Whenever I see a forecast for economic growth, exchange or interest rates, or sales growth, I’m always reminded of the quote attributed to Danish physicist Neils Bohr that “prediction is very difficult, especially about the future”.
His contemporary, Werner Heisenberg’s uncertainty principle says you can’t measure both the position and momentum of a particle with any precision – the more accurate you are about one, the less you are about the other – because, there is a certain element of fuzziness necessitating a probabilistic guesstimate of where things are.
These two ideas neatly encapsulate the problem with economic, market, and business forecasts. They are nowhere near as precise as the forecasters pretend.
And yet forecast economists, strategists, businesses, treasurers, and central bankers must, if only to keep external stakeholders happy in the artifice that there is some sort of faux-precision around the decision-making process.
I mention all this as background to the forecasts in the RBA’s quarterly Statement on Monetary Policy.
What those forecasts – and their implied precision – don’t show is the degree of uncertainty around the RBA’s central tendency these forecasts represent.
The RBA says in the SoMP that “the forecasts are based on a range of assumptions about the evolution of some variables, such as the exchange rate and the cash rate, and judgements about how developments in one part of the economy will affect others. One way of demonstrating the uncertainty surrounding the central forecasts is to present confidence intervals based on historical forecast errors”.
They then offer charts of GDP growth, inflation, and unemployment which highlight the 70% range and the 90% range around their central tendency for these metrics.
Where is all the uncertainty coming from you might ask.
The RBA said:
A key source of uncertainty for the forecasts continues to be the outlook for growth in the Chinese economy and its implications for commodity prices, Australia’s exports and the terms of trade. Higher commodity prices, particularly for oil, are likely to contribute to global inflationary pressures, which could affect the path of monetary policies over the forecast period. This, in turn, could affect financial market prices, particularly exchange rates, which are assumed to be constant in the forecasts.

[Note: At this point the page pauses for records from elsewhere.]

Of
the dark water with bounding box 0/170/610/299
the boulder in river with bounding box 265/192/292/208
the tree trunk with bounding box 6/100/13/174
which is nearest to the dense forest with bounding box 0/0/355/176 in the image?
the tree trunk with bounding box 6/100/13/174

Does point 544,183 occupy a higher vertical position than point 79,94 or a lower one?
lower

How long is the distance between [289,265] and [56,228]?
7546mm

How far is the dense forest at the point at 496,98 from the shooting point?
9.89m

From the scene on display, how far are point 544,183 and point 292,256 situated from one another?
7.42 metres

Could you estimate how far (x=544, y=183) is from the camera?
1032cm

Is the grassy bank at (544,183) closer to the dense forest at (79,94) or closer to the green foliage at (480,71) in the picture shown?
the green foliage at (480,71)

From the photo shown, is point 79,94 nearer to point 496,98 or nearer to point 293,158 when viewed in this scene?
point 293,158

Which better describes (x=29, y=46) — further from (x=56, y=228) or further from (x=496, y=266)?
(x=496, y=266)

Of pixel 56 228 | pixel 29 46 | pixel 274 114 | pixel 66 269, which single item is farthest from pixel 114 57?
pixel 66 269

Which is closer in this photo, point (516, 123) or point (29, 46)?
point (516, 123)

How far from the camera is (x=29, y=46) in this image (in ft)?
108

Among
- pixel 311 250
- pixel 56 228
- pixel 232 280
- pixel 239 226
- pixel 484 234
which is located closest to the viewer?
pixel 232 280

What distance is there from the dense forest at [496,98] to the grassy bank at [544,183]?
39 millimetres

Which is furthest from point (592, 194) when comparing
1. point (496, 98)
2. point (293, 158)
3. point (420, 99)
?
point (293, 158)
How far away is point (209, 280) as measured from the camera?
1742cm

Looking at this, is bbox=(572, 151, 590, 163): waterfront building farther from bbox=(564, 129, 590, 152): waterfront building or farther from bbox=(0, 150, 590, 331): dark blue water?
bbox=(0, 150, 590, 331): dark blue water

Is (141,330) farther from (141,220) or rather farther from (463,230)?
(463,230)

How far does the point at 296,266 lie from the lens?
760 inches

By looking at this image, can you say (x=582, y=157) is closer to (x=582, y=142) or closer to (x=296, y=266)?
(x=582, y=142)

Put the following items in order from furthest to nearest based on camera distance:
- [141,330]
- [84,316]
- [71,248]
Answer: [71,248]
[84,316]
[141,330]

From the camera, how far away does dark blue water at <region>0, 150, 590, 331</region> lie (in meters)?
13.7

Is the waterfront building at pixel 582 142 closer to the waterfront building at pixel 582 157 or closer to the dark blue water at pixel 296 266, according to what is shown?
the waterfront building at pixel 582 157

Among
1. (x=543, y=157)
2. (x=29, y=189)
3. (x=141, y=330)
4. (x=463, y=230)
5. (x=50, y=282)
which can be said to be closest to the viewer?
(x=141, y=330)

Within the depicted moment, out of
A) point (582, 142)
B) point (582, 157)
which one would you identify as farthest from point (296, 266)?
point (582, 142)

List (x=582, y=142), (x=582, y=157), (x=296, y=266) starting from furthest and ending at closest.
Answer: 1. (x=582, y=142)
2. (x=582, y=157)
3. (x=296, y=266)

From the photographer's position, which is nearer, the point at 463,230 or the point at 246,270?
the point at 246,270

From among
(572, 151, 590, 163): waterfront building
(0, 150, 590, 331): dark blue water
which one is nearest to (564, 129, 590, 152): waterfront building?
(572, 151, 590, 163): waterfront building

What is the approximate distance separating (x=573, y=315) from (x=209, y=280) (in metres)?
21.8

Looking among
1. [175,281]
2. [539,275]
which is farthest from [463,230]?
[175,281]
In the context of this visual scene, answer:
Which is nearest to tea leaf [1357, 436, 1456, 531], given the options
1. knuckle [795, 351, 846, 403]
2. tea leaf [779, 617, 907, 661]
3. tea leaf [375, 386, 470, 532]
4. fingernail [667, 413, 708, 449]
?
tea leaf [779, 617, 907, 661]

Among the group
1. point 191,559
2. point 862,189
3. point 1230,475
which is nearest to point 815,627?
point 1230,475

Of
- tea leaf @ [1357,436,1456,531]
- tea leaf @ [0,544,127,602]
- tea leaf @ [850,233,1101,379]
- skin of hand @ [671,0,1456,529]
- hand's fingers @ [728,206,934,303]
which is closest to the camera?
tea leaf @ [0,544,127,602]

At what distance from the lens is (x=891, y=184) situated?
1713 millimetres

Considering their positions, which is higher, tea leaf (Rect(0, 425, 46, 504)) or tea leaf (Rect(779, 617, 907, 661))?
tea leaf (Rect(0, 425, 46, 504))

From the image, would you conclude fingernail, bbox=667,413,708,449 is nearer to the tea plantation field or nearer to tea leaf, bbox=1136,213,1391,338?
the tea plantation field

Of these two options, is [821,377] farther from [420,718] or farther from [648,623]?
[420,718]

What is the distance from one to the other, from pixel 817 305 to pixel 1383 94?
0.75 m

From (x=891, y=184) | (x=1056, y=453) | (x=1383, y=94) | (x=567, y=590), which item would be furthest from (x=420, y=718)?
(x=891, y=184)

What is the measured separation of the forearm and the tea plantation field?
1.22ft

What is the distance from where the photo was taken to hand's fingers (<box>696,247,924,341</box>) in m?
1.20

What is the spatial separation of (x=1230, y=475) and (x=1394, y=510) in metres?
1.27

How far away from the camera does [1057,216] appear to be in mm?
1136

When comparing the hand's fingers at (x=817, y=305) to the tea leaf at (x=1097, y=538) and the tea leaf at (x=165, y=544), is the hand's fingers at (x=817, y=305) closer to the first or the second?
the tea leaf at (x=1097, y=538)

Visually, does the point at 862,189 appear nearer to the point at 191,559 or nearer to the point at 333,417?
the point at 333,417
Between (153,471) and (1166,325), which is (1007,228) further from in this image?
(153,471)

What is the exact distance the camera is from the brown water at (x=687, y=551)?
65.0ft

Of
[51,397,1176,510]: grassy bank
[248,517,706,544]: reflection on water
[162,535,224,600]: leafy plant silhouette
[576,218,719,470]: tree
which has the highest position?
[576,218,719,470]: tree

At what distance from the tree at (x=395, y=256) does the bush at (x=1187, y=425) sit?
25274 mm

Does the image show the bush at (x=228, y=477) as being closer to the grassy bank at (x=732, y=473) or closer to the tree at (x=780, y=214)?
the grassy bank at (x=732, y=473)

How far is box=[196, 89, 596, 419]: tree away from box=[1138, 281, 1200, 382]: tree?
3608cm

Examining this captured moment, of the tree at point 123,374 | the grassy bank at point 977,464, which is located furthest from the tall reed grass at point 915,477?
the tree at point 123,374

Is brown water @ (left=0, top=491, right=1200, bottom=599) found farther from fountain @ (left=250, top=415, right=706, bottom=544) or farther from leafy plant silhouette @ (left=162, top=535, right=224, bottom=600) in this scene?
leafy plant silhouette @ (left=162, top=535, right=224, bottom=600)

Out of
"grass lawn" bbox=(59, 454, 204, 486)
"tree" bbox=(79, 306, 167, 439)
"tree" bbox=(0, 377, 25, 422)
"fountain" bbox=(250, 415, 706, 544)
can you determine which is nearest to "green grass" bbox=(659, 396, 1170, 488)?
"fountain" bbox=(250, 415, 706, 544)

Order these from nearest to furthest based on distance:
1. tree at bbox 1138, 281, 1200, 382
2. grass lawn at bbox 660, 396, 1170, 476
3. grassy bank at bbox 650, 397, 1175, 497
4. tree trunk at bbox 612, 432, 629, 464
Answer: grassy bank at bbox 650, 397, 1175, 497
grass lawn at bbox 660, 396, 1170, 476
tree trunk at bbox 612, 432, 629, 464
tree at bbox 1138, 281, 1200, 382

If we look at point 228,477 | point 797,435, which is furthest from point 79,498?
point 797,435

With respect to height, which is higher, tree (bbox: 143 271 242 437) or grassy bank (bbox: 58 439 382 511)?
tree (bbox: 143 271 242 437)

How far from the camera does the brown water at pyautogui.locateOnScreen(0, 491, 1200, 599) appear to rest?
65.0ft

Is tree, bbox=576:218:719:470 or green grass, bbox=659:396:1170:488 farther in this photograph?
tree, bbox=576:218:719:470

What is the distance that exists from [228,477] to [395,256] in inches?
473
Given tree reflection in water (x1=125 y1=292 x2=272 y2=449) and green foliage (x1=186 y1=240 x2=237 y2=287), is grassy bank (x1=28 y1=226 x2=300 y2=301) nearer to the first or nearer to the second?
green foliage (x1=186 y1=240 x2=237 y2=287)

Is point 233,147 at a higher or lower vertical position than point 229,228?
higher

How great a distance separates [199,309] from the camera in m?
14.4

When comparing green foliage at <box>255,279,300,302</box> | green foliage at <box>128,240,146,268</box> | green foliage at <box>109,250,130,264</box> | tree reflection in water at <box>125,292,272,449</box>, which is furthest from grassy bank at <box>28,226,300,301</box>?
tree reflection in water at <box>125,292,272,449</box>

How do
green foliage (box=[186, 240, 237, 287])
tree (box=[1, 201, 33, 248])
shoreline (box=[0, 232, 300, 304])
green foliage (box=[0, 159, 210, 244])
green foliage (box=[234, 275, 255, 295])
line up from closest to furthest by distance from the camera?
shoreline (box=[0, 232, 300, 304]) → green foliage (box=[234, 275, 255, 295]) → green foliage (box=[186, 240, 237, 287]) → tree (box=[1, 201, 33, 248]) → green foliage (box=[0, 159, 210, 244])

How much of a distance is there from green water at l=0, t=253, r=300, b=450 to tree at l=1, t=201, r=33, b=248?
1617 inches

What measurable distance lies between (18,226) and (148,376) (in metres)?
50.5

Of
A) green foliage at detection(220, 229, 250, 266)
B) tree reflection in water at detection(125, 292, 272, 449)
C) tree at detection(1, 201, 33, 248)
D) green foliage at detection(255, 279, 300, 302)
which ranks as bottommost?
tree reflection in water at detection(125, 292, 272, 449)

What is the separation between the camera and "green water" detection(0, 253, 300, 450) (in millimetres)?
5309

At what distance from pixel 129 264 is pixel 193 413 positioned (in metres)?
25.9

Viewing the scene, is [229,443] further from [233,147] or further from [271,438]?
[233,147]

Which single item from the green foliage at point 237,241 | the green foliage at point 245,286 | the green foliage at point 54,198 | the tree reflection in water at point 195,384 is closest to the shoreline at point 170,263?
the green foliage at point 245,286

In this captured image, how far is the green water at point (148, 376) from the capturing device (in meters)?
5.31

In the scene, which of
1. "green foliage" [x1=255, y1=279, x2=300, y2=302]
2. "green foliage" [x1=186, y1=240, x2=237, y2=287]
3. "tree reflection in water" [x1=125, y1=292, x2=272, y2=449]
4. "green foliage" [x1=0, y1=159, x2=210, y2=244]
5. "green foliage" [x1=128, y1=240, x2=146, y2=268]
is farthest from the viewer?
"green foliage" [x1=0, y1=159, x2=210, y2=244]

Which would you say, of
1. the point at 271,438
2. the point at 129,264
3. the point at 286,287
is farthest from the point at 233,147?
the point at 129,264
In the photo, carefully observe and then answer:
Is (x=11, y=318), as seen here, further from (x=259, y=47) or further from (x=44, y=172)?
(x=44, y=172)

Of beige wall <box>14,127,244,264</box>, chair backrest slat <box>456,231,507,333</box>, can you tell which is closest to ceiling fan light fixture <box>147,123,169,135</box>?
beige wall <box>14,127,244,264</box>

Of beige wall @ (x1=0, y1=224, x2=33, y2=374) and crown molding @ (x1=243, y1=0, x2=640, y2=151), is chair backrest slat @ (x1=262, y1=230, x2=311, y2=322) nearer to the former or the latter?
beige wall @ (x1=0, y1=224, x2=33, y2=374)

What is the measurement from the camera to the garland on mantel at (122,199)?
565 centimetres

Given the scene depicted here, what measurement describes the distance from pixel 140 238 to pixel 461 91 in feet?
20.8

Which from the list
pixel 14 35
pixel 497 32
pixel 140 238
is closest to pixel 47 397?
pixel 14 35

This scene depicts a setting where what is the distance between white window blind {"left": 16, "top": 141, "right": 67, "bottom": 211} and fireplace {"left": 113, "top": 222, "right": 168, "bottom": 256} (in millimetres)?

As has been the case for some time, geopolitical risks and global financial stability risks could also affect global growth and financial market prices, should they materialise.
Domestically, there is considerable uncertainty about the momentum in the labour market, the extent to which household income and consumption growth will pick up over the next few years and the outlook for the housing market. All these sources of domestic uncertainty present risks to the outlook for activity and inflation.
Yet for all that uncertainty, which is probably the only thing predictable and persistent through the years, the RBA has managed to steer the Australian economy to 25 years without a recession.